Folle journée de Nantes: l'Amérique de Gershwin et la Russie de Prokofiev rencontrent l'accordéon-musette

E. Macarez puis le quatuor Hermès encadrant F. Brut C) Manuel Braun

L'accordéoniste Félicien Brut que j'avais entendu à Reims  revient avec ses camarades donner plusieurs concerts: salles combles. Un Cd vient de sortir, le "pari des bretelles". Quant à l'insolite du jour: un moine espagnol écrivant des fandangos il y a 250 ans...

Le coup de coeur: l'accordéon voyageur de Félicien Brut

Il y a souvent des tentatives pour réunir des styles musicaux difficilement compatibles.Toutes ne sont pas réussies. J'avais été très séduit par la manière dont Félicien Brut (avec la complicité non négligeable de l'adaptateur Thibault Perrine) rencontrait le quatuor classique Hermès et le contrebassiste Edouard Macarez pour une aventure où, justement, Jacques Brel sonnait aussi "classique" que Prokofiev et Prokofiev aussi "populaire" que Brel (voir ma chronique du 3 juillet 2018). Cela fonctionne toujours; Brut, avec son talent de conteur, en donne les clefs à chaque concert. Et c'est très intéressant, en particulier sur les idées reçues que nous pouvons avoir.

■ ■ ■ ■ ■ ■ ■

→ **TRAVAIL DEMANDÉ**
a. Résumez en deux phrases la chronique sur la Folle journée de Nantes.
b. Prolongez la chronique sur la Folle journée de Nantes à partir de sa dernière phrase.

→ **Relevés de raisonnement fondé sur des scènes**
■ ■ ■ ■ ■ ■ ■

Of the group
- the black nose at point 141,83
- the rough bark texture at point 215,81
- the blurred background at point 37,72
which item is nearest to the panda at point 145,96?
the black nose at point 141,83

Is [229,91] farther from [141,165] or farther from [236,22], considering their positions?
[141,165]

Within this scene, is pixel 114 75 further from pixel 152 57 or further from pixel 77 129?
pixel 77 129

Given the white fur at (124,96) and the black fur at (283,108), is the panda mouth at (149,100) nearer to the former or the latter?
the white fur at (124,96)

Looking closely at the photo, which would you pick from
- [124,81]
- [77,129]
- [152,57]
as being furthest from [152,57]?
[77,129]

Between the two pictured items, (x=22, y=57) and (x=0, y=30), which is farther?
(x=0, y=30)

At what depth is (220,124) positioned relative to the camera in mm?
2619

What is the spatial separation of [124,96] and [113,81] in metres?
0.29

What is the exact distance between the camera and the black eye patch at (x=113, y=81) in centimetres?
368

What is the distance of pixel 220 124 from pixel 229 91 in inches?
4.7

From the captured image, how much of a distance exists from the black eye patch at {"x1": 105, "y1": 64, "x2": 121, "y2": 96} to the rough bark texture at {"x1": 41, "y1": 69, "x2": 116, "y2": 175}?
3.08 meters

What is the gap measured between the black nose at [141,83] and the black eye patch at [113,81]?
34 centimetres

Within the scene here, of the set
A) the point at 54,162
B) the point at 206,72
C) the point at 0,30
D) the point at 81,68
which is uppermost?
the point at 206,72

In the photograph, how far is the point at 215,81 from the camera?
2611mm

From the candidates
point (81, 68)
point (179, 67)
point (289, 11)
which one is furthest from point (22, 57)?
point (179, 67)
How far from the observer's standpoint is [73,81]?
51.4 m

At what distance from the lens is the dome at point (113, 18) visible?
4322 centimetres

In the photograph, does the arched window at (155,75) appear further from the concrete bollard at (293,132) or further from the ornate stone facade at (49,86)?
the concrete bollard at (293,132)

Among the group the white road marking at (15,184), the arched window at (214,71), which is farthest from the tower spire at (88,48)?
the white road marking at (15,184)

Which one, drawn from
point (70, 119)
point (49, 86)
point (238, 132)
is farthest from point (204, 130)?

■ ■ ■ ■ ■ ■ ■

→ **RÉPONSES PAR CONSIGNE**
a. À la Folle journée de Nantes, l'accordéoniste Félicien Brut revient avec ses camarades pour plusieurs concerts donnés devant des salles combles, tandis qu'un disque intitulé « le pari des bretelles » vient de sortir. Sa rencontre avec le quatuor Hermès et le contrebassiste Edouard Macarez, grâce aux adaptations de Thibault Perrine, fait sonner Brel aussi « classique » que Prokofiev, et cette formule fonctionne toujours, Brut en donnant les clefs à chaque concert.

b.
On dansait dans les villages d'Auvergne

Première idée reçue: le bal musette est un truc typiquement parisien. Pas du tout (et en bon Auvergnat Brut défend sa région) En Auvergne et en Limousin on dansait beaucoup dans les villages (pour se réchauffer) au son des cabrettes (ou musettes), des sortes de cornemuse plus simples (et moi-même je simplifie) en peau de chèvres (d'où cabrette)

Quand les Auvergnats, avec les Aveyronnais, vinrent à Paris à la fin du XIXe siècle, ils apportèrent la tradition du bal. Bal-musette en l'occurrence, avec les instruments qui allaient avec.

Félicien Brut avec accordéon C) Manuel Braun

L'accordéon, instrument universel...

Deuxième idée reçue: l'accordéon corrézien... ou parigot. En fait l'accordéon vient d'Italie. Mais il fut adopté par le petit peuple, où figuraient beaucoup d'Italiens immigrés, parce que d'une variété musicale largement plus efficace que la gentille petite musette, qu'il finit par remplacer. Mais le bal en garda le nom. Accordéon italien, accordéon aussi en Russie ainsi que dans les orchestres tziganes, et bien sûr le petit frère argentin, le bandonéon... L'accordéon est universel.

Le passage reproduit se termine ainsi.